Directive: Reproduce each line of the material precisely.

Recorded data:
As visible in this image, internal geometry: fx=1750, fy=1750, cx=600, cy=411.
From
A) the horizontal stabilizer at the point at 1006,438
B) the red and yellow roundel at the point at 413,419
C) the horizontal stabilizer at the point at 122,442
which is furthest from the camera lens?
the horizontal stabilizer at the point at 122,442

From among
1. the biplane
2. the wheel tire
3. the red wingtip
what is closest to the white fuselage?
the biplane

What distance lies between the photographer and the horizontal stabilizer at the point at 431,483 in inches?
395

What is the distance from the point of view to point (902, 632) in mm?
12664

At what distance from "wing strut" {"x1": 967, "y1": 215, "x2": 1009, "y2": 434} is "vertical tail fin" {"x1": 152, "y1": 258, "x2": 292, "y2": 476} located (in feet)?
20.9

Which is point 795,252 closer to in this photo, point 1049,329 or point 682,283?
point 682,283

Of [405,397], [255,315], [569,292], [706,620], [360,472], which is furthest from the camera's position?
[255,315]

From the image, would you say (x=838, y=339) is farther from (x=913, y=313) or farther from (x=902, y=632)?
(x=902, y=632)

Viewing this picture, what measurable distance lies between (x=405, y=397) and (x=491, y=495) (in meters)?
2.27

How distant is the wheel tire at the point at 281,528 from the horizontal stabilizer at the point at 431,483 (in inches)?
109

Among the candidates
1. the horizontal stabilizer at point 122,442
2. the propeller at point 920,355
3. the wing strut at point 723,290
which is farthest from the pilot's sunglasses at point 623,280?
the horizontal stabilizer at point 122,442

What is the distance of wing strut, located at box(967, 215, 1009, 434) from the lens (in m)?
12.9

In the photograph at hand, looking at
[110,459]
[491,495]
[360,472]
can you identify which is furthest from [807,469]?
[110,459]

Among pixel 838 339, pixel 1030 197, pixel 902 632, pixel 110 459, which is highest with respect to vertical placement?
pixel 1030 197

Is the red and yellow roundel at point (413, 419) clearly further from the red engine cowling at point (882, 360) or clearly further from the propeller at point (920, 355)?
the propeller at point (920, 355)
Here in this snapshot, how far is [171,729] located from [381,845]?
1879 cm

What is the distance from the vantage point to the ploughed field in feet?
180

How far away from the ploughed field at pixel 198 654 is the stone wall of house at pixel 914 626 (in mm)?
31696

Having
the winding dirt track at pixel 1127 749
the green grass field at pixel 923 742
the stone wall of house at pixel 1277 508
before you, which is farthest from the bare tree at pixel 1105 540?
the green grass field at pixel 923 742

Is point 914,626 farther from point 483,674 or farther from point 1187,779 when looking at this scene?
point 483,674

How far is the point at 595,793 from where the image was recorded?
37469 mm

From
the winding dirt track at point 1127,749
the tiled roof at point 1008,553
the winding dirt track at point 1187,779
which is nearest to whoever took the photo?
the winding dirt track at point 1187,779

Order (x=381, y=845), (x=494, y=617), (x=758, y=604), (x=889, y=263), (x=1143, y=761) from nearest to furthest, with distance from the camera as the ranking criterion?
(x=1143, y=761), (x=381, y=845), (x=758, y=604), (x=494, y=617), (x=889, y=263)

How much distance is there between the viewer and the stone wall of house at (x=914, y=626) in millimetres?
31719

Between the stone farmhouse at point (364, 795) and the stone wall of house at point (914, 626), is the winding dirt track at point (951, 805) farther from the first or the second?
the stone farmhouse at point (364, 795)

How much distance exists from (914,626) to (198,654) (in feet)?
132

Exercise solution:
As visible in this image, internal geometry: fx=1750, fy=1750, cx=600, cy=411.
From
A) the horizontal stabilizer at the point at 1006,438
B) the red and yellow roundel at the point at 413,419
C) the horizontal stabilizer at the point at 122,442
which is furthest from the camera lens?
the horizontal stabilizer at the point at 122,442

From among
1. the biplane
2. the wheel tire
3. the red wingtip
what is closest to the white fuselage?
the biplane

What distance lies between the photographer and the horizontal stabilizer at the point at 431,483 in inches?
395

What is the distance from the point of view to point (902, 632) in mm?
12664

At what distance from "wing strut" {"x1": 967, "y1": 215, "x2": 1009, "y2": 434} is "vertical tail fin" {"x1": 152, "y1": 258, "x2": 292, "y2": 476} located (in feet)?
20.9

Which is point 795,252 closer to in this photo, point 1049,329 or point 682,283?
point 682,283

Of [405,397], [255,315], [569,292], [706,620], [360,472], which is furthest from the camera's position?
[255,315]

From the image, would you say (x=838, y=339) is farther from (x=913, y=313) or farther from (x=902, y=632)?
(x=902, y=632)

Viewing this picture, what measurable distance lies between (x=405, y=397) and (x=491, y=495) (in meters)?
2.27

How distant is the wheel tire at the point at 281,528 from the horizontal stabilizer at the point at 431,483 (in inches)?
109

Among the candidates
1. the horizontal stabilizer at point 122,442
2. the propeller at point 920,355
3. the wing strut at point 723,290
which is farthest from the pilot's sunglasses at point 623,280?
the horizontal stabilizer at point 122,442

What is the distance of wing strut, located at box(967, 215, 1009, 434) from the lens (in m)?
12.9

In the photograph at hand, looking at
[110,459]
[491,495]
[360,472]
can you identify which is furthest from [807,469]?
[110,459]

Among pixel 838 339, pixel 1030 197, pixel 902 632, pixel 110 459, which is highest with respect to vertical placement?
pixel 1030 197

Is the red and yellow roundel at point (413, 419) clearly further from the red engine cowling at point (882, 360) or clearly further from the propeller at point (920, 355)?
the propeller at point (920, 355)
Here in this snapshot, how far is [171,729] located from [381,845]?
1879 cm

What is the distance from the vantage point to the ploughed field in feet?
180

How far away from the ploughed field at pixel 198 654 is the stone wall of house at pixel 914 626 (in mm)?
31696

Having
the winding dirt track at pixel 1127 749
the green grass field at pixel 923 742
the stone wall of house at pixel 1277 508
before you, which is farthest from the bare tree at pixel 1105 540?
the green grass field at pixel 923 742

Is point 914,626 farther from point 483,674 or farther from point 1187,779 when looking at this scene?
point 483,674

How far is the point at 595,793 from where the image was recorded?
37469 mm

From
the winding dirt track at point 1127,749
the tiled roof at point 1008,553
the winding dirt track at point 1187,779
which is nearest to whoever took the photo?
the winding dirt track at point 1187,779

Order (x=381, y=845), (x=494, y=617), (x=758, y=604), (x=889, y=263), (x=1143, y=761) from nearest to furthest, with distance from the camera as the ranking criterion?
(x=1143, y=761), (x=381, y=845), (x=758, y=604), (x=494, y=617), (x=889, y=263)

How much distance is there between the viewer and the stone wall of house at (x=914, y=626) in millimetres?
31719

Between the stone farmhouse at point (364, 795) and the stone wall of house at point (914, 626), is the winding dirt track at point (951, 805) farther from the first or the second?
the stone farmhouse at point (364, 795)

How much distance exists from (914,626) to (198,654) (in feet)?
132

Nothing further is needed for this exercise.